Copy out exactly the lines spanning the line with "No começo dos pulmões estão os brônquios." to the line with "Immagine di Candela", inclusive, from the data underneath, with no pictures.

*The data*.
------------

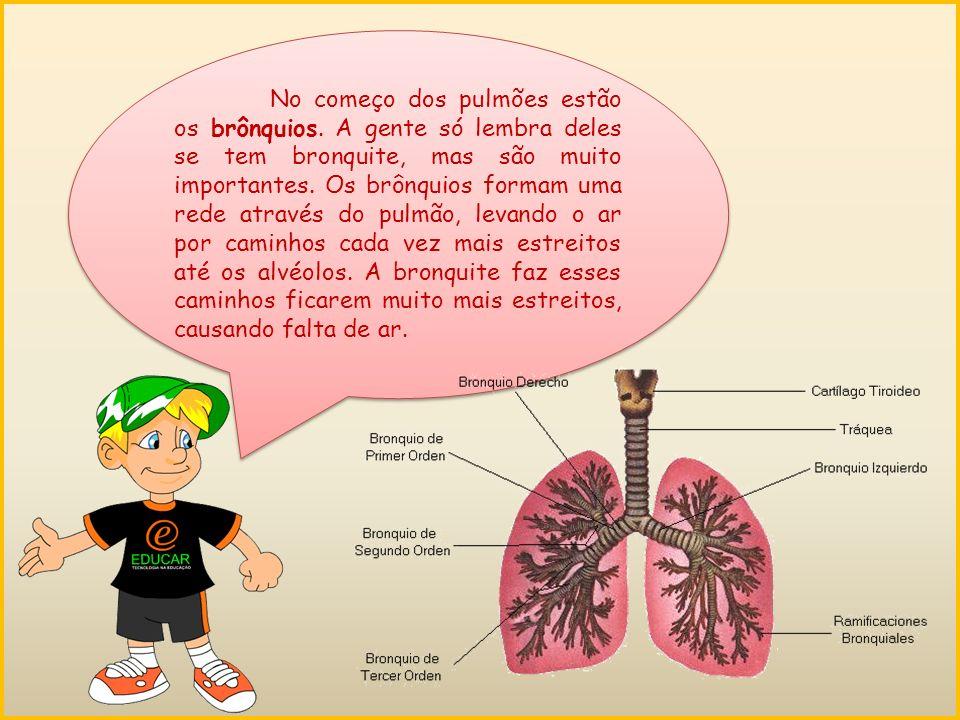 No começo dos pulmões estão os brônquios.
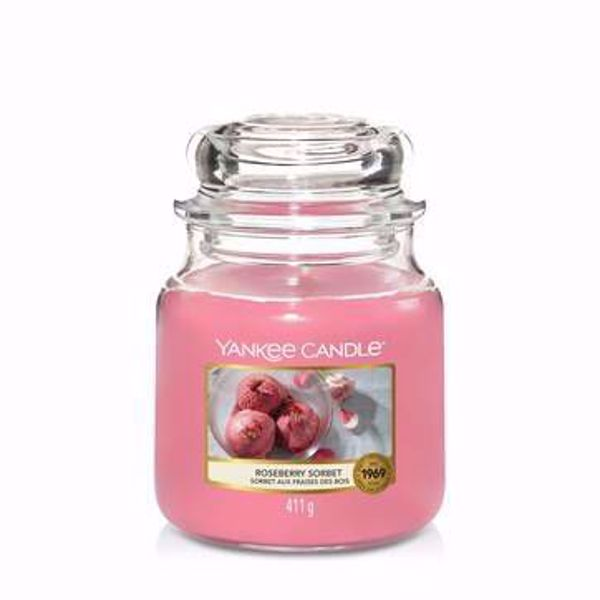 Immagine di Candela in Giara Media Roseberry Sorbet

------------

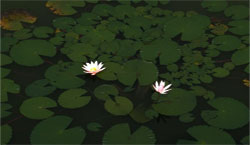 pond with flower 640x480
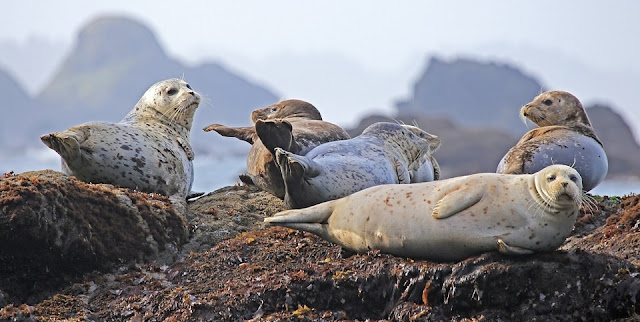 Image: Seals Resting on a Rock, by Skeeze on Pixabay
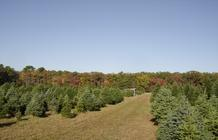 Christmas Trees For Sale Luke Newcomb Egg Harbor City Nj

------------

*Response to the exercise*.
 No começo dos pulmões estão os brônquios.
 Immagine di Candela in Giara Media Roseberry Sorbet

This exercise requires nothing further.